REQUIRED ACTION
Collect all lines below with the string "burst".

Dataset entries
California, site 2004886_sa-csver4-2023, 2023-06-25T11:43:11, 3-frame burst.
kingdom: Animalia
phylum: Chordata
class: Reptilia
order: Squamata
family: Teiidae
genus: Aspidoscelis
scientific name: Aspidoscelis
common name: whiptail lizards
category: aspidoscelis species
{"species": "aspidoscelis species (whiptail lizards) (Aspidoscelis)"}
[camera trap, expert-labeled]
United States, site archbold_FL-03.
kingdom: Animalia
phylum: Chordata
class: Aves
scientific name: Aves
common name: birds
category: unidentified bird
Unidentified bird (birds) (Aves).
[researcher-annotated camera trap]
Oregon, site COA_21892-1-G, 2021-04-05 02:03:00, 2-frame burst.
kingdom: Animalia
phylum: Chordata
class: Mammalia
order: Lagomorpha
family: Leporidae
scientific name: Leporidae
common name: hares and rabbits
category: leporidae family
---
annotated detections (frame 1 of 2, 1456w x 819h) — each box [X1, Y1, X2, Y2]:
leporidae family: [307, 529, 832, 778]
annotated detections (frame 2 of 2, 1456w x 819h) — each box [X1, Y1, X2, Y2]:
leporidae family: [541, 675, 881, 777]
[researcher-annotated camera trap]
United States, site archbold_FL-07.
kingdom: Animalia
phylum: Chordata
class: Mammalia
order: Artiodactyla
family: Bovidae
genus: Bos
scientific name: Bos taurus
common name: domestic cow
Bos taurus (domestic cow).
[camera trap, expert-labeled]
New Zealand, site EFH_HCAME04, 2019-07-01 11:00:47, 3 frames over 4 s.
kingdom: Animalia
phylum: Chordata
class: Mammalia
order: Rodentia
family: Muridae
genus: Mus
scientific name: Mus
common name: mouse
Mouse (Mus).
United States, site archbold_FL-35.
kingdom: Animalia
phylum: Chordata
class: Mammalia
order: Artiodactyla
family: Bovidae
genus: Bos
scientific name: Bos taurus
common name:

RESPONSE TO THIS TASK
California, site 2004886_sa-csver4-2023, 2023-06-25T11:43:11, 3-frame burst.
Oregon, site COA_21892-1-G, 2021-04-05 02:03:00, 2-frame burst.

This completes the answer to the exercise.